A calculation method for multicomponent mass transfer coefficient correlations

Mass transfer coefficients are usually based on measurements from binary mixtures. This leads to scalar correlation equation for mass transfer coefficient. These equations are usually obtained from dimensional analysis, and they include fractional powers of the system parameters, like the Reynolds number and the Schmidt number. Generalization according to the linearized Maxwell–Stefan theory (∇ c t and ∇[ D ] are assumed zero along the diffusion path) is then made by replacing the scalar values by corresponding matrix values. This leads to the problem of calculating the matrix fractional powers.

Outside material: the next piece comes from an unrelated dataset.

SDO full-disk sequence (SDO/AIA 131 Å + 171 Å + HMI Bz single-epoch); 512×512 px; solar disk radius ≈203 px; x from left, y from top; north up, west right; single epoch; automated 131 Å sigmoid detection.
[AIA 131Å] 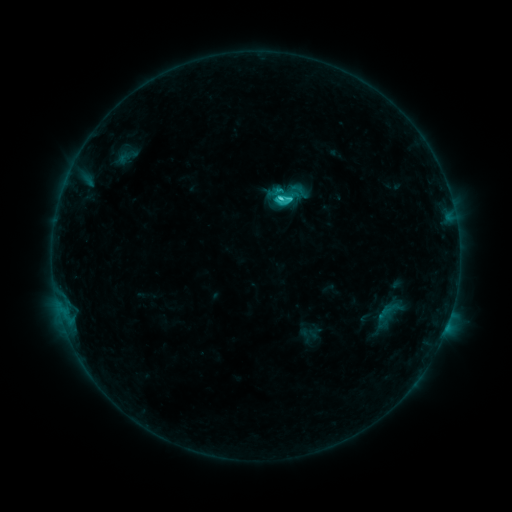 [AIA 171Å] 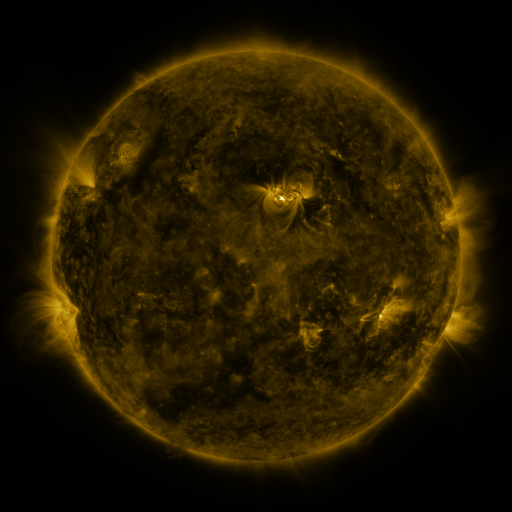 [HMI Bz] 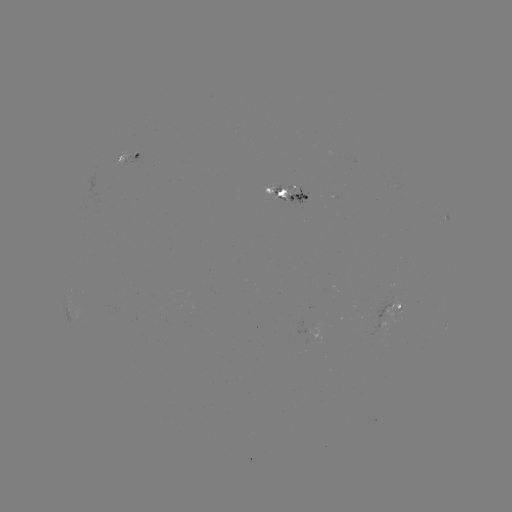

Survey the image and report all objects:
sigmoid: (288, 194)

This can be done by the similarity transform or by the Sylvester’s expansion, but it is quite a tedious procedure. Krishna and Standart (1976) American Institute of Chemical Engineers Journal 22 , 383–9 proposed that the binary mass transfer correlations could be used for each component pair in multicomponent systems. In this paper, another approximate approach is chosen for the simplification of the calculations. In the Maxwell–Stefan diffusion coefficient matrix, the off-diagonal elements describe diffusional interactions. These elements may be significant, but are usually smaller in magnitude than the diagonal elements. The method presented in this paper is based on that fact. The method gives more accurate results than the practice of using binary mass transfer coefficients. It is applicable to all mass transfer models, such as the film model, penetration model, and models resulting from boundary layer analyses.